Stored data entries

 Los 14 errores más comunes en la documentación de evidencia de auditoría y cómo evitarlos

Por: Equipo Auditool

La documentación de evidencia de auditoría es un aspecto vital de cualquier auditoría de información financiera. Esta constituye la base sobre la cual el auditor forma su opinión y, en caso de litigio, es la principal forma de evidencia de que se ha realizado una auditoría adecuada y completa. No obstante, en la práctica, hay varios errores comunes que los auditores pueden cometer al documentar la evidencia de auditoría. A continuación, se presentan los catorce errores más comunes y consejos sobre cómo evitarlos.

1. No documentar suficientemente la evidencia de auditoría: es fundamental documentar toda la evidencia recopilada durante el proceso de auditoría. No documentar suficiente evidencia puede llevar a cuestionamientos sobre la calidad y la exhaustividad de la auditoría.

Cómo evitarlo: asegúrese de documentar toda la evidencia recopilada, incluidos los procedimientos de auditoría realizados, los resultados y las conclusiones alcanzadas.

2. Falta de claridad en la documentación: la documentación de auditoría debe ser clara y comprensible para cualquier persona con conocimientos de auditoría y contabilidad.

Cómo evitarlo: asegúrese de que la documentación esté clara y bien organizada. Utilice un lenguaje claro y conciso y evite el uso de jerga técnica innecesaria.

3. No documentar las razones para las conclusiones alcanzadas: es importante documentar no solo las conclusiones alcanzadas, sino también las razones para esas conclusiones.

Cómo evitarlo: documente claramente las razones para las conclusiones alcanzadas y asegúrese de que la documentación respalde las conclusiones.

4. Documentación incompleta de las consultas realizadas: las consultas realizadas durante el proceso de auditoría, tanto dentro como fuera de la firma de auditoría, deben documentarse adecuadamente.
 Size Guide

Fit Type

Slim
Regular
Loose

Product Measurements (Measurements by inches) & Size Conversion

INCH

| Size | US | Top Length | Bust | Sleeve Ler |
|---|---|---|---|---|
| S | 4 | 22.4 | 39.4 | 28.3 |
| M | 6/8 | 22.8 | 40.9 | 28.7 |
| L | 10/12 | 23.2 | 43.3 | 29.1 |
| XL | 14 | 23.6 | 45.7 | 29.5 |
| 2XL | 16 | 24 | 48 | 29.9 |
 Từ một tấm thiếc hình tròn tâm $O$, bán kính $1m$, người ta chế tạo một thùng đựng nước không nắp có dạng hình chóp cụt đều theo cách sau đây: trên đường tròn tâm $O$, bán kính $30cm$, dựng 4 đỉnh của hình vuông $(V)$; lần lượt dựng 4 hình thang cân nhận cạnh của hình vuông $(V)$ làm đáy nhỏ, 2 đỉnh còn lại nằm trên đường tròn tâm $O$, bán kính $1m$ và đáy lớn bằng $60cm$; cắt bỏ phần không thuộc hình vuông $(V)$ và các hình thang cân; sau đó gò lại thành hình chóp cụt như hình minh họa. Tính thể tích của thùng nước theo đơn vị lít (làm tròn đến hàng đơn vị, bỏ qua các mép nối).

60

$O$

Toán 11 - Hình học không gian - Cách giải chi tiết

• [ACTIVITY]: Write the complete data out, exactly as above.

• [RESULT OF THE TASK]:
 Los 14 errores más comunes en la documentación de evidencia de auditoría y cómo evitarlos

Por: Equipo Auditool

La documentación de evidencia de auditoría es un aspecto vital de cualquier auditoría de información financiera. Esta constituye la base sobre la cual el auditor forma su opinión y, en caso de litigio, es la principal forma de evidencia de que se ha realizado una auditoría adecuada y completa. No obstante, en la práctica, hay varios errores comunes que los auditores pueden cometer al documentar la evidencia de auditoría. A continuación, se presentan los catorce errores más comunes y consejos sobre cómo evitarlos.

1. No documentar suficientemente la evidencia de auditoría: es fundamental documentar toda la evidencia recopilada durante el proceso de auditoría. No documentar suficiente evidencia puede llevar a cuestionamientos sobre la calidad y la exhaustividad de la auditoría.

Cómo evitarlo: asegúrese de documentar toda la evidencia recopilada, incluidos los procedimientos de auditoría realizados, los resultados y las conclusiones alcanzadas.

2. Falta de claridad en la documentación: la documentación de auditoría debe ser clara y comprensible para cualquier persona con conocimientos de auditoría y contabilidad.

Cómo evitarlo: asegúrese de que la documentación esté clara y bien organizada. Utilice un lenguaje claro y conciso y evite el uso de jerga técnica innecesaria.

3. No documentar las razones para las conclusiones alcanzadas: es importante documentar no solo las conclusiones alcanzadas, sino también las razones para esas conclusiones.

Cómo evitarlo: documente claramente las razones para las conclusiones alcanzadas y asegúrese de que la documentación respalde las conclusiones.

4. Documentación incompleta de las consultas realizadas: las consultas realizadas durante el proceso de auditoría, tanto dentro como fuera de la firma de auditoría, deben documentarse adecuadamente.
 Size Guide

Fit Type

Slim
Regular
Loose

Product Measurements (Measurements by inches) & Size Conversion

INCH

| Size | US | Top Length | Bust | Sleeve Ler |
|---|---|---|---|---|
| S | 4 | 22.4 | 39.4 | 28.3 |
| M | 6/8 | 22.8 | 40.9 | 28.7 |
| L | 10/12 | 23.2 | 43.3 | 29.1 |
| XL | 14 | 23.6 | 45.7 | 29.5 |
| 2XL | 16 | 24 | 48 | 29.9 |
 Từ một tấm thiếc hình tròn tâm $O$, bán kính $1m$, người ta chế tạo một thùng đựng nước không nắp có dạng hình chóp cụt đều theo cách sau đây: trên đường tròn tâm $O$, bán kính $30cm$, dựng 4 đỉnh của hình vuông $(V)$; lần lượt dựng 4 hình thang cân nhận cạnh của hình vuông $(V)$ làm đáy nhỏ, 2 đỉnh còn lại nằm trên đường tròn tâm $O$, bán kính $1m$ và đáy lớn bằng $60cm$; cắt bỏ phần không thuộc hình vuông $(V)$ và các hình thang cân; sau đó gò lại thành hình chóp cụt như hình minh họa. Tính thể tích của thùng nước theo đơn vị lít (làm tròn đến hàng đơn vị, bỏ qua các mép nối).

60

$O$

Toán 11 - Hình học không gian - Cách giải chi tiết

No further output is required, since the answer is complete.